Savvy retailers are aware of the importance and value of compiling pieces of information that can give them marketing levers for communicating and motivating select customer segments.
It is powerful to invite a customer back whom you haven’t seen over a specific period of time. It is valuable to increase the frequency of a customer’s shopping and buying habits. Combining key variables within your client’s customer data can result in a very powerful tactical model called RFM, analysing the customer’s most recent visit date (recency) along with his average frequency of visits (frequency), as well as his spending levels (monetary) into a working marketing model.
You can help build this very effective tool for your business clients. Help them reveal their best customers, find opportunity segments, and define segments they should not waste marketing dollars on.
And, for additional deeper insights, combine the RFM model with a geographic view of where their customers are coming from.
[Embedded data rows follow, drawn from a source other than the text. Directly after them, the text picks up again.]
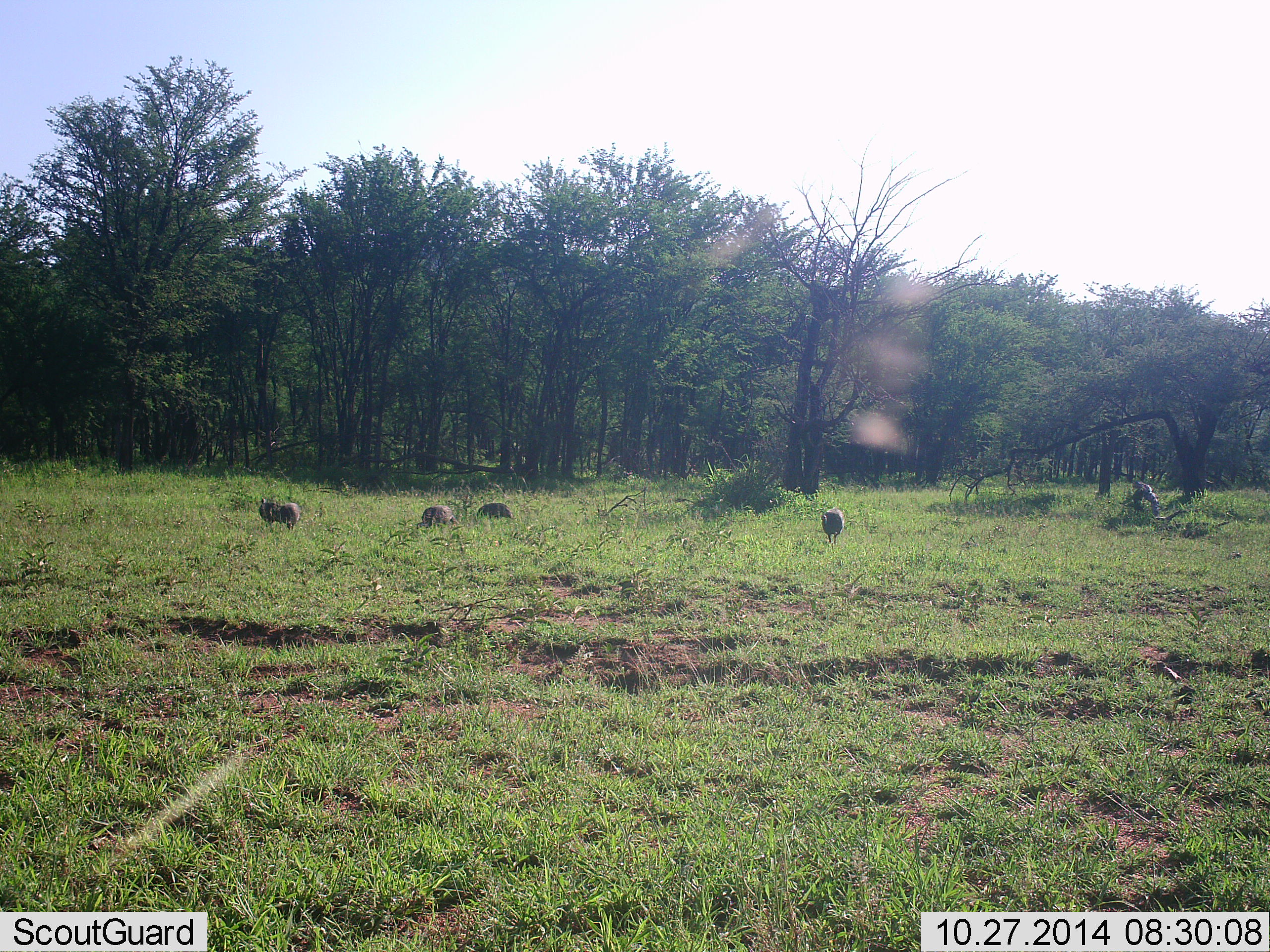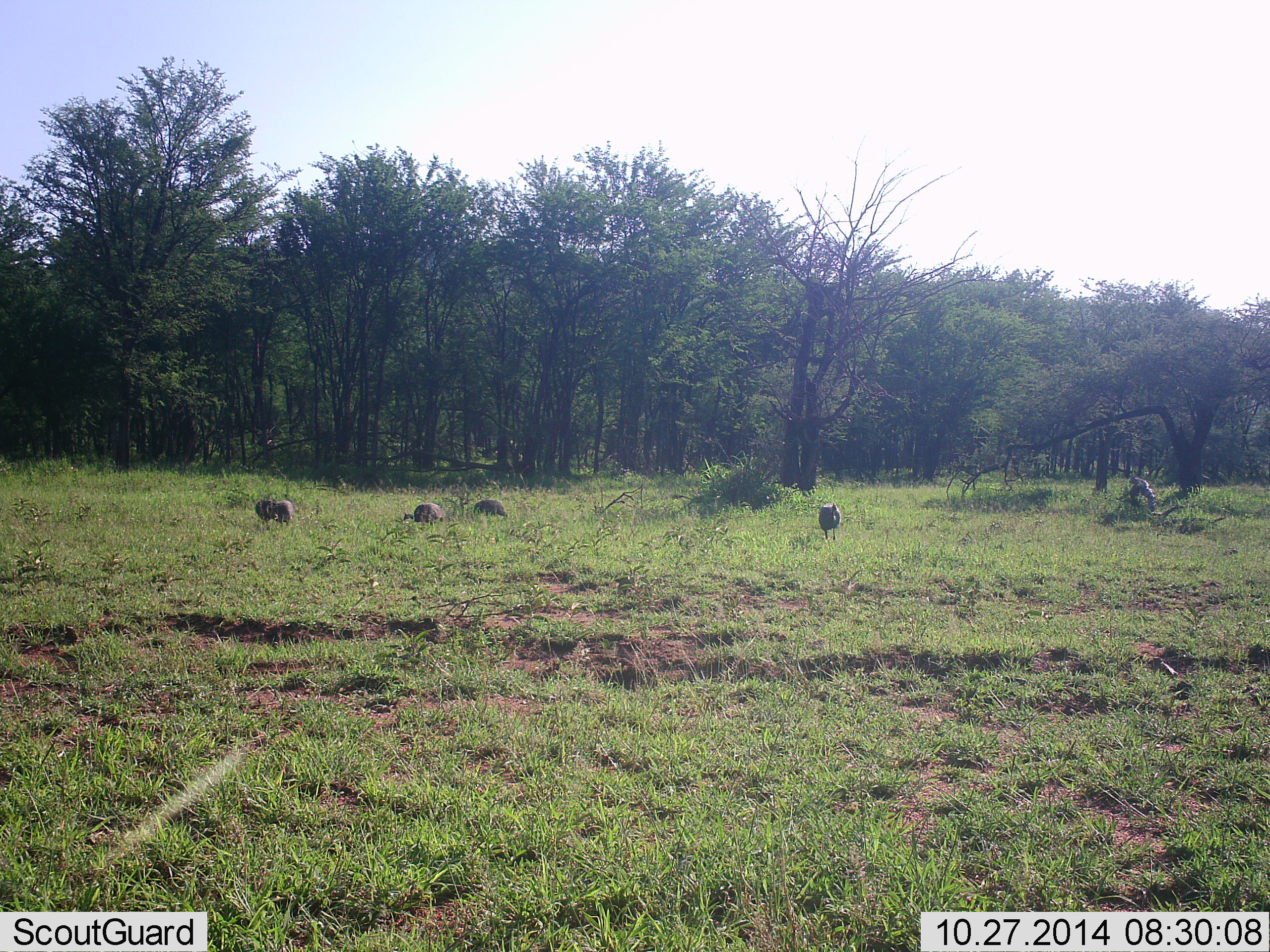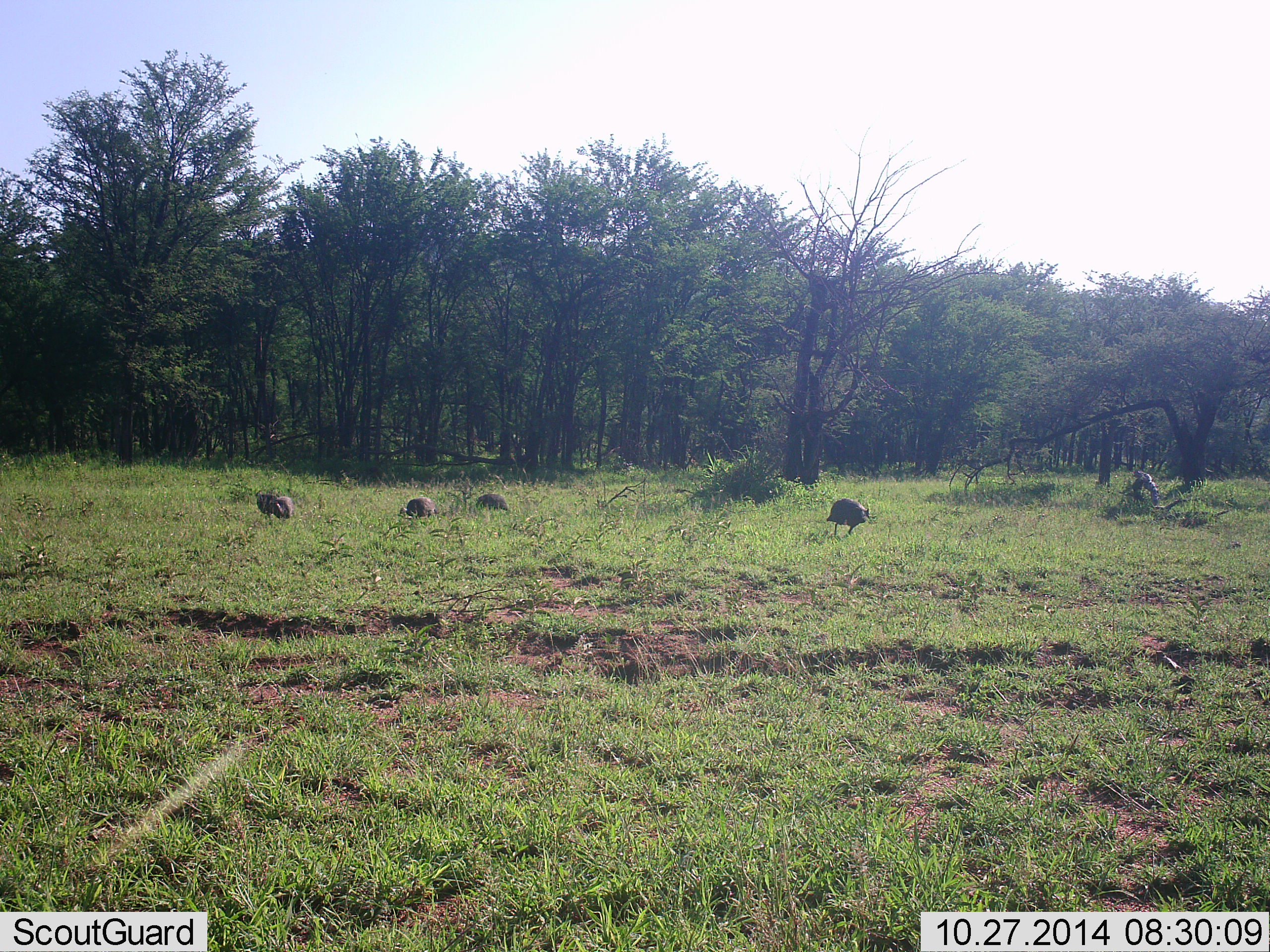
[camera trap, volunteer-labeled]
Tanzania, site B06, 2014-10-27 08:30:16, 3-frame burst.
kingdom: Animalia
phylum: Chordata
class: Aves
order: Galliformes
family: Numididae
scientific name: Numididae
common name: guinea fowl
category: guineafowl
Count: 4.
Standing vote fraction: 40%.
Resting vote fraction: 0%.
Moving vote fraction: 30%.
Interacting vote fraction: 0%.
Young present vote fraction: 0%.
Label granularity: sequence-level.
Layering on the distance from or drive time to a location adds additional insight for consideration when building the marketing, media, and communication plan.
For example, the maps below represent a destination retailer, where drive-time data is appended to customer records. On the first map, customers coded as high frequency can be found in two distinct areas — within the 10-minute and between the 20- and 25-minute regions.
Go one step further and identify the high-spend customers among the high-frequency group, and the data illustrates they are also coming from those two distinct regions.
Further investigation into these two groups, such as segmentation by consumer type and media and behavioural preferences, results in a multi-dimensional data model from which to build strategy for growth.
Now, with all of this knowledge, select a group of valuable customers you want to bring back again. Send an e-mail invitation they can’t refuse. Track results to know how many acted on your invite and how much they spent when they did.